A esta calle semi abandonada de la ciudad de The Kings Valley ingresó el hombre cadavérico con su pequeño portafolio. Bajo la nevada era sólo otra silueta gris de mirada perdida y pasos mecánicos. Viéndolo venir desde la vereda de enfrente el vagabundo Hawkings pensó que hasta los copos de nieve querían evitarlo. Ningún rastro de blanco se posaba sobre sus hombros ni manchaba su vestir. Sabiendo que era inútil pedirle limosna, Hawkings volvió a arroparse con su raída frazada y siguió tiritando de frío en un fútil intento por dormir.

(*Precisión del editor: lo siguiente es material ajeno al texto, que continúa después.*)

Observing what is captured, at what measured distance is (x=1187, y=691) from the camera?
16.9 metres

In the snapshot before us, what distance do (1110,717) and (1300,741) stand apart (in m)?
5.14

Cuando el sujeto de piloto gris y cabellos cortos muy oscuros llegó hasta la entrada del edificio los perros que allí habían estado ladrando salieron disparados emitiendo gemidos y llantos caninos. El pavor que esa cosa les provocó los hizo alejarse de la calle Lamplan, a la cual habían llegado olfateando el olor a carne muerta. Sus cuerpos raquíticos y maltratados se perdieron más allá de la luz de la calle. El hombre de inexpresivo rostro ingresó por la puerta verde y cerró la misma de un portazo.

Unas horas más tarde el vagabundo Hawkings fue despertado nuevamente. Esta vez por un coche patrulla de la ciudad. Las luces azules y coloradas del móvil lamían las fachadas de ladrillo a la vista y paredes de pintura gastada. Los muros cubiertos por graffiti y carteles adquirieron un tono más sombrío a su vista.

Dos oficiales vinieron hacía él con sus camperas de invierno y linternas. Uno de ellos, como era la desgraciada costumbre en esta ciudad, ya tenía una mano en su arma reglamentaria.

- Oiga... ¿Conoce a alguien que viva en este edificio?- Dijo uno en cuya placa podía leerse su apellido: Greedson.

- ¿En esa ruina? Sí...La señora Robinson vive ahí.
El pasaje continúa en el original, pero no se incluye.